Supplied data –

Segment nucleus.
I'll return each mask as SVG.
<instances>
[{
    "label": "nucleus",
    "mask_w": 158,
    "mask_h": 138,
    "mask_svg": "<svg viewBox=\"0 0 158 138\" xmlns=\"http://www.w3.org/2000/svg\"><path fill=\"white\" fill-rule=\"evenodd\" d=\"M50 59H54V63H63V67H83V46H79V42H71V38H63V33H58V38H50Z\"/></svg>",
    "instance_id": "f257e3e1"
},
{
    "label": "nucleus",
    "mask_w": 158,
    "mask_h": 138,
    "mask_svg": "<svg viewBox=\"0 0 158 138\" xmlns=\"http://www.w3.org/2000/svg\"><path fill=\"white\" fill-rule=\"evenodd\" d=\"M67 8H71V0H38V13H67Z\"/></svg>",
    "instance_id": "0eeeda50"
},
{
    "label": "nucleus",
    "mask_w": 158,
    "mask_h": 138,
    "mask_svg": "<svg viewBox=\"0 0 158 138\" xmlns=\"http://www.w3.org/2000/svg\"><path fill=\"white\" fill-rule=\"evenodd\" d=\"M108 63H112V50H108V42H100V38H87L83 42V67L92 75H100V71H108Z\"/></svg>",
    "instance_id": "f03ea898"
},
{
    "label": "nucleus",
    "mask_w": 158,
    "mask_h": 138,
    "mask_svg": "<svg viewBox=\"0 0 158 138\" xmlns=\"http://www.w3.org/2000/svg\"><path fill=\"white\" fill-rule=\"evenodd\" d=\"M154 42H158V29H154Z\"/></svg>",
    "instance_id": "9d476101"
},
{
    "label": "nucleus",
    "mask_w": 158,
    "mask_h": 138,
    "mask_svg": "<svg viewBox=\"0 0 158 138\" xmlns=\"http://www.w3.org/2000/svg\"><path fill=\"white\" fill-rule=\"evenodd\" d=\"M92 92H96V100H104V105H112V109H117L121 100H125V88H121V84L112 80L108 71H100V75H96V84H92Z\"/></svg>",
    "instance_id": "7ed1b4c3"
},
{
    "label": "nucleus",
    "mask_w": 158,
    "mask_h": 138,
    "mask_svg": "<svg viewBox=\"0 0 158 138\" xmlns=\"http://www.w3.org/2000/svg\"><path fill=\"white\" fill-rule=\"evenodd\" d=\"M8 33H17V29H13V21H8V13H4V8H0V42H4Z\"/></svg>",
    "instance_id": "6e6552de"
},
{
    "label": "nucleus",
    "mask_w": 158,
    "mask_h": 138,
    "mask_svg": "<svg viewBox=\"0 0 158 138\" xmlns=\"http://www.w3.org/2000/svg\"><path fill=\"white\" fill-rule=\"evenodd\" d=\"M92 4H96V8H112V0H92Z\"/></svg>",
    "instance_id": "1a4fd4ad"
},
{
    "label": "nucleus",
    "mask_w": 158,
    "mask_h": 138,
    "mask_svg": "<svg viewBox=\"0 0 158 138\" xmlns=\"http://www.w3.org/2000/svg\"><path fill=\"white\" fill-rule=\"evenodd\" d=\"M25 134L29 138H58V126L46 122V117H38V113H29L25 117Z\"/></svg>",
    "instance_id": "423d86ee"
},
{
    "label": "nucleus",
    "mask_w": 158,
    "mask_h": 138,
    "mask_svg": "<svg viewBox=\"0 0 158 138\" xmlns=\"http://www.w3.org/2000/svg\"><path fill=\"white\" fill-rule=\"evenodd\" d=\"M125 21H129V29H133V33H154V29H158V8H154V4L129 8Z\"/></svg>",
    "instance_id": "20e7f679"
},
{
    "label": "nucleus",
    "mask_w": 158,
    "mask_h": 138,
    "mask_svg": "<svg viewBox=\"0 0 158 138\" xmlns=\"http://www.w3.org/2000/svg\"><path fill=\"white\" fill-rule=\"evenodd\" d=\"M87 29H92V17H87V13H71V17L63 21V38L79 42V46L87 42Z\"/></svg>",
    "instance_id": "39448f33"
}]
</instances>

What you need to do –
Gather every line of the entries above that contains the string "http" and copy each one in full, in its original order.

Worked answer –
    "mask_svg": "<svg viewBox=\"0 0 158 138\" xmlns=\"http://www.w3.org/2000/svg\"><path fill=\"white\" fill-rule=\"evenodd\" d=\"M50 59H54V63H63V67H83V46H79V42H71V38H63V33H58V38H50Z\"/></svg>",
    "mask_svg": "<svg viewBox=\"0 0 158 138\" xmlns=\"http://www.w3.org/2000/svg\"><path fill=\"white\" fill-rule=\"evenodd\" d=\"M67 8H71V0H38V13H67Z\"/></svg>",
    "mask_svg": "<svg viewBox=\"0 0 158 138\" xmlns=\"http://www.w3.org/2000/svg\"><path fill=\"white\" fill-rule=\"evenodd\" d=\"M108 63H112V50H108V42H100V38H87L83 42V67L92 75H100V71H108Z\"/></svg>",
    "mask_svg": "<svg viewBox=\"0 0 158 138\" xmlns=\"http://www.w3.org/2000/svg\"><path fill=\"white\" fill-rule=\"evenodd\" d=\"M154 42H158V29H154Z\"/></svg>",
    "mask_svg": "<svg viewBox=\"0 0 158 138\" xmlns=\"http://www.w3.org/2000/svg\"><path fill=\"white\" fill-rule=\"evenodd\" d=\"M92 92H96V100H104V105H112V109H117L121 100H125V88H121V84L112 80L108 71H100V75H96V84H92Z\"/></svg>",
    "mask_svg": "<svg viewBox=\"0 0 158 138\" xmlns=\"http://www.w3.org/2000/svg\"><path fill=\"white\" fill-rule=\"evenodd\" d=\"M8 33H17V29H13V21H8V13H4V8H0V42H4Z\"/></svg>",
    "mask_svg": "<svg viewBox=\"0 0 158 138\" xmlns=\"http://www.w3.org/2000/svg\"><path fill=\"white\" fill-rule=\"evenodd\" d=\"M92 4H96V8H112V0H92Z\"/></svg>",
    "mask_svg": "<svg viewBox=\"0 0 158 138\" xmlns=\"http://www.w3.org/2000/svg\"><path fill=\"white\" fill-rule=\"evenodd\" d=\"M25 134L29 138H58V126L46 122V117H38V113H29L25 117Z\"/></svg>",
    "mask_svg": "<svg viewBox=\"0 0 158 138\" xmlns=\"http://www.w3.org/2000/svg\"><path fill=\"white\" fill-rule=\"evenodd\" d=\"M125 21H129V29H133V33H154V29H158V8H154V4L129 8Z\"/></svg>",
    "mask_svg": "<svg viewBox=\"0 0 158 138\" xmlns=\"http://www.w3.org/2000/svg\"><path fill=\"white\" fill-rule=\"evenodd\" d=\"M87 29H92V17H87V13H71V17L63 21V38L79 42V46L87 42Z\"/></svg>",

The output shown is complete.